### Provided passage
Finally, I want to repeat: I'm not here to accuse Yelena Dembo, directly or indirectly. I simply want to understand if and how human play can be discerned from engines. I hate the cheaters who fill the internet servers, I hate that almost anyone plays blitz and bullet on ICC because of these losers who destroy the game. That's all.
  
Back to top
 
IP Logged
 
mathman
YaBB Newbies
*
Offline


I Love ChessPublishing!

Posts: 2
Joined: 09/23/10
Re: Yelena Dembo on Chess.com
Reply #155 - 09/24/10 at 11:08:18
Post Tools
I've read the discussions in this thread and numerous threads on the cheating forum on chess.com. I find it quite amazing that most of the defenders of the top3 method don't take good notice of what the expert on this matter (Kenneth Regan) has stated on his website (http://www.cse.buffalo.edu/~regan/chess/fidelity/) about the matchup methods:

The main statistical principle which these pages show has been misunderstood by the chess world is that a move that is given a clear standout evaluation by a program is much more likely to be found by a strong human player. And a match to any engine on such a move is much less statistically significant than one on a move given slight but sure preference over many close alternatives.

Excerpts from a spatial dataset
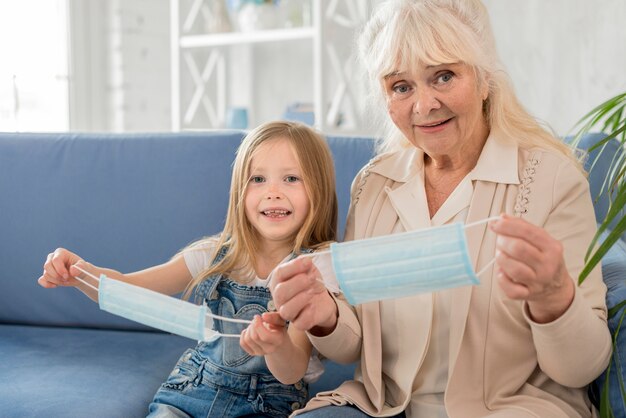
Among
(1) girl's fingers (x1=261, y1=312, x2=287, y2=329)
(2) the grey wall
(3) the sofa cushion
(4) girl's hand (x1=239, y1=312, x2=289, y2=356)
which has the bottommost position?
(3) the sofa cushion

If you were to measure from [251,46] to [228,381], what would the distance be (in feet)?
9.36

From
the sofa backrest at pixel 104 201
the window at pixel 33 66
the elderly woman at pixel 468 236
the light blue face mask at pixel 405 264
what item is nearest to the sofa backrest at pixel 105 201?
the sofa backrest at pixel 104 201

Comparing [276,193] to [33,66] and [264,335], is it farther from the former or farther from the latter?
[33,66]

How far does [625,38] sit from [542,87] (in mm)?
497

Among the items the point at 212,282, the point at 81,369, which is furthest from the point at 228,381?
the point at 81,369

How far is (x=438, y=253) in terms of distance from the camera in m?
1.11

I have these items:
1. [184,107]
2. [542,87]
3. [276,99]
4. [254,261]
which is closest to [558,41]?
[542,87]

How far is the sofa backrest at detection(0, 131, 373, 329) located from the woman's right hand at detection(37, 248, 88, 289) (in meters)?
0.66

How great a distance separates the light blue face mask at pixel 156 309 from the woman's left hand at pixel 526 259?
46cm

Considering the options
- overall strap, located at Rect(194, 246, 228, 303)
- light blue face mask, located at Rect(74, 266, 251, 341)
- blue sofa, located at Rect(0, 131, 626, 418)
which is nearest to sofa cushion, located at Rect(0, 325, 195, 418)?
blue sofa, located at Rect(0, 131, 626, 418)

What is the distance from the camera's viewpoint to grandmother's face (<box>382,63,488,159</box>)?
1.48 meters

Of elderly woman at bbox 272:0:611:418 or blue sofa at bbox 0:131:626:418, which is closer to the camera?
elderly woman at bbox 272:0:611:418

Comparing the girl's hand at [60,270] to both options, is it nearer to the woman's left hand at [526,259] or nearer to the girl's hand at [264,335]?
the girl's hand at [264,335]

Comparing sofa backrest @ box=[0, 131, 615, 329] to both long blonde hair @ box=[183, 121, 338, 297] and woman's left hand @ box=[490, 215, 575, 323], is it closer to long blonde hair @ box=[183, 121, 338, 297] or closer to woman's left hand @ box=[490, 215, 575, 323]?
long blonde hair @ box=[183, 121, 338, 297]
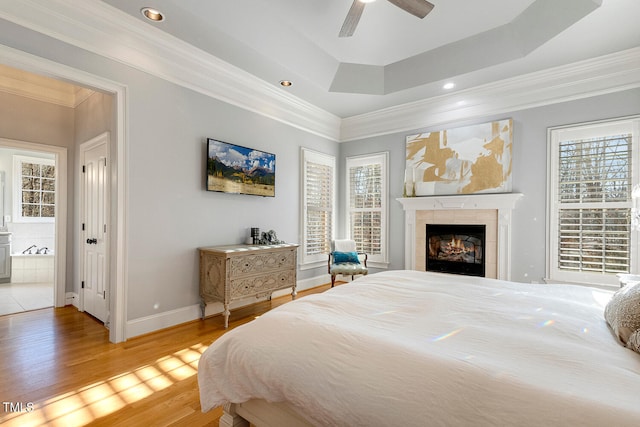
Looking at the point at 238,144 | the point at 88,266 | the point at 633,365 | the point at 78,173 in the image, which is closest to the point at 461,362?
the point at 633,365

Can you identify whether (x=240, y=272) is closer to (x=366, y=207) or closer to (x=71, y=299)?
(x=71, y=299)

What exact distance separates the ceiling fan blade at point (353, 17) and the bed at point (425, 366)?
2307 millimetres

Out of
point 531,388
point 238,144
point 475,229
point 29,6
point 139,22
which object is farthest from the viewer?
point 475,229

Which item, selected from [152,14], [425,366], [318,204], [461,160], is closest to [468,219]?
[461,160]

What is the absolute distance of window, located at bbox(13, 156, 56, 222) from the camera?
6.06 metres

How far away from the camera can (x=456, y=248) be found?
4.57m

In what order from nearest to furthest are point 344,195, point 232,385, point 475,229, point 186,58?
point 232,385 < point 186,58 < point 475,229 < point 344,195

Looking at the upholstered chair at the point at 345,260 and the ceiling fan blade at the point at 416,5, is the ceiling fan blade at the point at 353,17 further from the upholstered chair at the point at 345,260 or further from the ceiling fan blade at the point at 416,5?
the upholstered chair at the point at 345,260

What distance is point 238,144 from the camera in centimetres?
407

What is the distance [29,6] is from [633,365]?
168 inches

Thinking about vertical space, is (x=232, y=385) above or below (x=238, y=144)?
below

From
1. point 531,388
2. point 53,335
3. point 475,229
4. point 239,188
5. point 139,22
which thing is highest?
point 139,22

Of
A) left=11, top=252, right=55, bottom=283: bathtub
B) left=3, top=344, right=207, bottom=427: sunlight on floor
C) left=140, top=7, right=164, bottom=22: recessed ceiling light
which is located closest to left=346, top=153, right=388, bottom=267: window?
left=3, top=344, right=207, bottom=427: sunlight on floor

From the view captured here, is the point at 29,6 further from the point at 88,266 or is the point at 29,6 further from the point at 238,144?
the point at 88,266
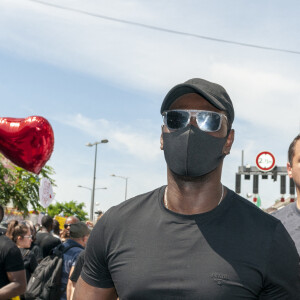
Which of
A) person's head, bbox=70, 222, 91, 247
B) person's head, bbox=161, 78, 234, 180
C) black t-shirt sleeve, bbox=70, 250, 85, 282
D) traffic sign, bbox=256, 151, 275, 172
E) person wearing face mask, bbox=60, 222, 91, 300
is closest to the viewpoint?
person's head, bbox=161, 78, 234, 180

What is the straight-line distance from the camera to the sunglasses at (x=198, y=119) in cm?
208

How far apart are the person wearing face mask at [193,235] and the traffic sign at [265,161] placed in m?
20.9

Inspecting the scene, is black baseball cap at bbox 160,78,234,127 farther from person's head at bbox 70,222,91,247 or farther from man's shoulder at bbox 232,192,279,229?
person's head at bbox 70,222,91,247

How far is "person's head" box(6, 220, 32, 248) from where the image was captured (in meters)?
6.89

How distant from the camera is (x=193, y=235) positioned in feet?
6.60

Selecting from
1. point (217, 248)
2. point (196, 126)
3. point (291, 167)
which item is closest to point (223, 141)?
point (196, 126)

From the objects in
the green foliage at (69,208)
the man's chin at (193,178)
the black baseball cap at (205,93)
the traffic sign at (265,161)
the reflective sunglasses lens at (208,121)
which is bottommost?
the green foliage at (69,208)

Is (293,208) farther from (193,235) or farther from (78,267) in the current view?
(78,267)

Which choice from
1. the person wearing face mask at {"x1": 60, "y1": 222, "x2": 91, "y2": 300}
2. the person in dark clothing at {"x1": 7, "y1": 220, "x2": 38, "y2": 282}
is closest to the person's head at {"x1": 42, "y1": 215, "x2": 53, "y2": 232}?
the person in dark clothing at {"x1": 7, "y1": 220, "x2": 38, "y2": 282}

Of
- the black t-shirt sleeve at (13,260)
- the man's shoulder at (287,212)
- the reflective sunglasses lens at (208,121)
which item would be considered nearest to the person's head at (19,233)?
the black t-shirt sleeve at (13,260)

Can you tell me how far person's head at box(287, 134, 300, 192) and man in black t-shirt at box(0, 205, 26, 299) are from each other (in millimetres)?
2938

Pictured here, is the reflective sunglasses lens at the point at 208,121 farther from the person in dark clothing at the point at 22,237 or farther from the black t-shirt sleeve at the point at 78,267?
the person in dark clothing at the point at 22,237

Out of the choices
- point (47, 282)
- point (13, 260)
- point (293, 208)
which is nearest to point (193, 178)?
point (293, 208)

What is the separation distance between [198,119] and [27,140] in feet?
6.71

### Exercise instructions
Rewrite the forum thread starting at "Finally, I want" and ending at "I Love ChessPublishing!", with "blitz" changed to "rapid".

### Written reply
Finally, I want to repeat: I'm not here to accuse Yelena Dembo, directly or indirectly. I simply want to understand if and how human play can be discerned from engines. I hate the cheaters who fill the internet servers, I hate that almost anyone plays rapid and bullet on ICC because of these losers who destroy the game. That's all.
  
Back to top
 
IP Logged
 
mathman
YaBB Newbies
*
Offline


I Love ChessPublishing!